TASKS AND EXERCISES -
A. In the piece about the Miller vs College of Policing judgment, how is Harry Miller described?
B. Carry on writing the piece about the Miller vs College of Policing judgment from its last line.

SELECTED PASSAGE -
:::
‘You have to understand,’ PC Gul allegedly intoned, ‘sometimes in the womb, a female brain gets confused and pushes out the wrong body parts, and that is what transgender is.’
Harry Miller, owner of a stevedoring firm and ex-policeman, was flummoxed. ‘You’ve got to be kidding me. Wrong body parts? You have to know that is absolute bullshit. Is this really the official police line?’
‘Yes,’ came the reply. ‘I have been on a course’.
The judgment in Miller vs College of Policing & Anor is full of gems like this. The Speccie could simply print several pages of highlights in a supplement. There’s no way I can top it. One wonders what happened to the right body parts. Did they remain in utero? Has this theory about a confused brain pushing out the wrong body parts been peer-reviewed? Was PC Gul suggesting only female brains get confused and push out the wrong body parts? ‘I’ve been on a course’ can be used to back up any claim, no matter how outrageous. ‘Ants are not real. They are little tiny robots’. ‘Really?’ ‘Yes. I’ve been on a course’.
:::
INFORMATION SUPPLIED -
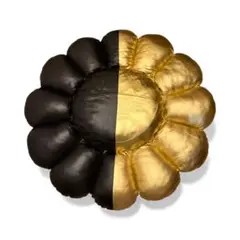 TM × HIKARU Collaboration Flower Cushion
:::
RESPONSES FOR EACH TASK -
A. He is the owner of a stevedoring firm and an ex-policeman.

B.
The course, in case you were wondering, was run by Stonewall, a UK gay rights lobbying outfit that has rather lost its mojo: now we gays, lesbians, and bisexuals have satisfied our civil society claims, Stonewall is focussing all its energy on transgender rights. Mr Miller, the ex-copper-now-docker mentioned above, was rather rude about Stonewall, its courses, and trans rights activism more broadly. The medium for his rudeness was Twitter. His conversation with PC Gul took place after a single formal complaint about his tweeting was made to Humberside Police, which duly dispatched an officer to Miller’s place of work — ostensibly ‘to check his thinking’.
As most of you know, Miller sued, seeking judicial review not only of an unwanted visit from Plod, but also of having a ‘non-crime hate incident’ placed on his record — the sort that appears when one goes through an enhanced criminal history check. He won on the first claim but lost on the second. Put shortly, the court ruled that a lawful policy (the College of Policing’s ‘Hate Crime Operational Guidance’, or HCOG) had been unlawfully applied in this particular case. The fact that police recorded an allegation against Miller was not in itself unlawful: rather, the illegality stemmed from the actions of Humberside Police after the ‘non-crime hate incident’ was recorded.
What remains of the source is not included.